Through all of this, I (re)learned the dirty history of UGI and how its caching 
doesn't work so great HADOOP-6670. I see trying to continue to leverage the 
FileSystem$CACHE as a potentially dangerous thing (we've been back here 
multiple times already). My opinion at this point is that we should cleanly 
create a new FileSystem instance during the call to 
{{SecureBulkLoadManager#secureBulkLoadHFiles(..)}} and close it in a finally 
block in that same method. This both simplifies the lifecycle of a FileSystem 
instance in the bulk-load codepath but also helps us avoid future problems with 
UGI and FS caching. The one downside is that we pay the penalty to create a new 
FileSystem instance, but I'm of the opinion that we cross that bridge when we 
get there.

Thanks for [~jdcryans] and [~busbey] for their help along the way.

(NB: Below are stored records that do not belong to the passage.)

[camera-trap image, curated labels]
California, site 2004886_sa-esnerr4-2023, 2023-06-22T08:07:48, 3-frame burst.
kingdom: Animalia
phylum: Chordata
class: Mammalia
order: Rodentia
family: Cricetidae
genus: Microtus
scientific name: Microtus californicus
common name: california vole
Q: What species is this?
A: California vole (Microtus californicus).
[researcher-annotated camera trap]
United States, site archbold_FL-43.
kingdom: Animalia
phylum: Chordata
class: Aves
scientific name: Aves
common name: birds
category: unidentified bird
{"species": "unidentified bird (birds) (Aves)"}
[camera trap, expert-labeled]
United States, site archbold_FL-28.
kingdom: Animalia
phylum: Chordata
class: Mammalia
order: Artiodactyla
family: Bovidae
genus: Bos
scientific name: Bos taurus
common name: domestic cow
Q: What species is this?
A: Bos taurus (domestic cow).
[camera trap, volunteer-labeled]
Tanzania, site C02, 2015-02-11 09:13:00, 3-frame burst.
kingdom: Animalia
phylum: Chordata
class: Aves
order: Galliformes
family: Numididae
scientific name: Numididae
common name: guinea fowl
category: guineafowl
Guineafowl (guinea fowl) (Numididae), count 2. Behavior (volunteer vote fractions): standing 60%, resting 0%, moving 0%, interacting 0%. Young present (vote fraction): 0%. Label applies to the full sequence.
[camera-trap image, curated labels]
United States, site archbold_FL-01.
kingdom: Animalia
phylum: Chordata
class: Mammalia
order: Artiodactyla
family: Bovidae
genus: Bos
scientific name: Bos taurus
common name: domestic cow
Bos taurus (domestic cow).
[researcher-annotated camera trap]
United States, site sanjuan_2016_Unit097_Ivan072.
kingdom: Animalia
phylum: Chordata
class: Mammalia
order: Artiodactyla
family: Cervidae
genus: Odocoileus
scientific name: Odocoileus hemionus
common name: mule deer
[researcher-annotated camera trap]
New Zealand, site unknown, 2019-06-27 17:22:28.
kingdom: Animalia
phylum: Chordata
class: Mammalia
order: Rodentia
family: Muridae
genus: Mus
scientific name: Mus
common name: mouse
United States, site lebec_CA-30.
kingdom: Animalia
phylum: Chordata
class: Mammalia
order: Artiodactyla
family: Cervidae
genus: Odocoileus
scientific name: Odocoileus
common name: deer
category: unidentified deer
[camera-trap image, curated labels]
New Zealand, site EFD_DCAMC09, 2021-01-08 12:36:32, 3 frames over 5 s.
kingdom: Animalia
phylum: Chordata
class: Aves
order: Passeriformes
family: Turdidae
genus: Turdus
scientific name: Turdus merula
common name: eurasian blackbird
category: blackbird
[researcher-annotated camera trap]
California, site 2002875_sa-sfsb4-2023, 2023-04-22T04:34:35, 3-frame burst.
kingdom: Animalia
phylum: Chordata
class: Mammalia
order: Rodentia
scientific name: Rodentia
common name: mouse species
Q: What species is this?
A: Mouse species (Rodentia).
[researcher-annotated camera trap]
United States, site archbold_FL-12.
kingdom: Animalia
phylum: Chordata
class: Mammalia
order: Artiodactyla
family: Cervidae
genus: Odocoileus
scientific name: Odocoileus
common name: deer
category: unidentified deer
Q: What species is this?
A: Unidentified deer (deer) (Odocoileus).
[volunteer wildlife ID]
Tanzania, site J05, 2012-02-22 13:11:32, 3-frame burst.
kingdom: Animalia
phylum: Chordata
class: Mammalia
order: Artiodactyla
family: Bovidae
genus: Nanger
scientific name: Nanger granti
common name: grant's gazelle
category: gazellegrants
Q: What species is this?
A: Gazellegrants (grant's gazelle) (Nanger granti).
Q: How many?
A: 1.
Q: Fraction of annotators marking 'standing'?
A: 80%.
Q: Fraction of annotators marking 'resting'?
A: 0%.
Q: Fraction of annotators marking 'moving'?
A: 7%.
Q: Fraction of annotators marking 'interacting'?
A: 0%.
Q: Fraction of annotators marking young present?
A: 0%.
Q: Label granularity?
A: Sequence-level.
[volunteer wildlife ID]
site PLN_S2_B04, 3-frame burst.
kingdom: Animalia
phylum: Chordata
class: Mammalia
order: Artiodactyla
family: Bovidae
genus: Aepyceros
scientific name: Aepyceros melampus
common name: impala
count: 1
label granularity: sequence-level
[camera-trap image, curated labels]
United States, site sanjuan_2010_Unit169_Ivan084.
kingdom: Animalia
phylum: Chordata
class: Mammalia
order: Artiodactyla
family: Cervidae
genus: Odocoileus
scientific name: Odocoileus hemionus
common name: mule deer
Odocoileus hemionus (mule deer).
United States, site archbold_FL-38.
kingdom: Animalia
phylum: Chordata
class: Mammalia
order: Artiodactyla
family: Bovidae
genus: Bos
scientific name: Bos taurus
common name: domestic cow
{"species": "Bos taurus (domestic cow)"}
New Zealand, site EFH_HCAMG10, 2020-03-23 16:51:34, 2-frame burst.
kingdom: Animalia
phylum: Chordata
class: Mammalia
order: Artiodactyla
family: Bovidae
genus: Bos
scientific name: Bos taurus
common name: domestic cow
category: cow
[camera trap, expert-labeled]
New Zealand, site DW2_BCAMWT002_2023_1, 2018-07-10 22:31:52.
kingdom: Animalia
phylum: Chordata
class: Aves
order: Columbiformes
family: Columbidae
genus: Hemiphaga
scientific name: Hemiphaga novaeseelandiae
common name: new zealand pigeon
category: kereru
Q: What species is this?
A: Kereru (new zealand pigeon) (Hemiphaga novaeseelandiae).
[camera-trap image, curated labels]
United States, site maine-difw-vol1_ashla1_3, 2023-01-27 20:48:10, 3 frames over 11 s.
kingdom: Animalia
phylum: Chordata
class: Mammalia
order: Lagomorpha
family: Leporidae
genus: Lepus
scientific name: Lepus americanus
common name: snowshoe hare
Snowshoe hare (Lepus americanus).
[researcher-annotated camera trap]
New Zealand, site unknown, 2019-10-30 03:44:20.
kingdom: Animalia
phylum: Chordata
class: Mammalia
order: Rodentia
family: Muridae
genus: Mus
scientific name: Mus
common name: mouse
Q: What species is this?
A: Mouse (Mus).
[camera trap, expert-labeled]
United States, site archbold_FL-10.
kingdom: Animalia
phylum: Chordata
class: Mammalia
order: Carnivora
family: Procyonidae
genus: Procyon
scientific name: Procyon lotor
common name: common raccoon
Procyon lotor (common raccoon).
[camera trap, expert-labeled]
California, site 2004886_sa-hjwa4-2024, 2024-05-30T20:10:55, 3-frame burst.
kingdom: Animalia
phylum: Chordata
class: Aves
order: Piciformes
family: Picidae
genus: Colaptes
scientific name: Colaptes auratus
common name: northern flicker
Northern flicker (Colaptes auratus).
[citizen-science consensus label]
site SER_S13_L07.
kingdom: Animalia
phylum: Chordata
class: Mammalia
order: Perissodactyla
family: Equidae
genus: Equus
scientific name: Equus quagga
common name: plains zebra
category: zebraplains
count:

> FileSystem instance leaks due to bulk loads with Kerberos enabled
> -----------------------------------------------------------------
>
>                 Key: HBASE-23679
>                 URL: https://issues.apache.org/jira/browse/HBASE-23679
>             Project: HBase
>          Issue Type: Bug
>            Reporter: Josh Elser
>            Assignee: Josh Elser
>            Priority: Critical
>
> Spent the better part of a week chasing an issue on HBase 2.x where the 
> number of DistributedFileSystem instances on the heap of a RegionServer would 
> grow unbounded. Looking at multiple heap-dumps, it was obvious to see that we 
> had an immense number of DFS instances cached (in FileSystem$Cache) for the 
> same user, with the unique number of Tokens contained in that DFS's UGI 
> member (one hbase delegation token, and two HDFS delegation tokens – we only 
> do this for bulk loads). For the user's clusters, they eventually experienced 
> 10x perf degradation as RegionServers spent all of their time in JVM GC (they 
> were unlucky to not have RegionServers crash outright, as this would've, 
> albeit temporarily, fixed the issue).
> The problem seems to be two-fold with changes by HBASE-15291 being largely 
> the cause. This issue tried to close FileSystem instances which were being 
> leaked – however, it did this by instrumenting the method 
> {{SecureBulkLoadManager.cleanupBulkLoad(..)}}. Two big issues with this 
> approach:
>  # It relies on clients to call this method (client's hanging up will leak 
> resources in RegionServers)
>  # This method is only called on the RegionServer hosting the first Region of 
> the table which was bulk-loaded into. For multiple RegionServers, they are 
> left to leak resources.
> HBASE-21342 later tried to fix an issue where FS objects were now being 
> closed prematurely via reference-counting (which appears to work fine), but 
> does not address the other two issues above. Point #2 makes debugging this 
> issue harder than normal because it doesn't manifest on a single node 
> instance :)
> Through all of this, I (re)learned the dirty history of UGI and how its 
> caching doesn't work so great HADOOP-6670. I see trying to continue to 
> leverage the FileSystem$CACHE as a potentially dangerous thing (we've been 
> back here multiple times already). My opinion at this point is that we should 
> cleanly create a new FileSystem instance during the call to 
> {{SecureBulkLoadManager#secureBulkLoadHFiles(..)}} and close it in a finally 
> block in that same method. This both simplifies the lifecycle of a FileSystem 
> instance in the bulk-load codepath but also helps us avoid future problems 
> with UGI and FS caching. The one downside is that we pay the penalty to 
> create a new FileSystem instance, but I'm of the opinion that we cross that 
> bridge when we get there.
> Thanks for [~jdcryans] and [~busbey] for their help along the way.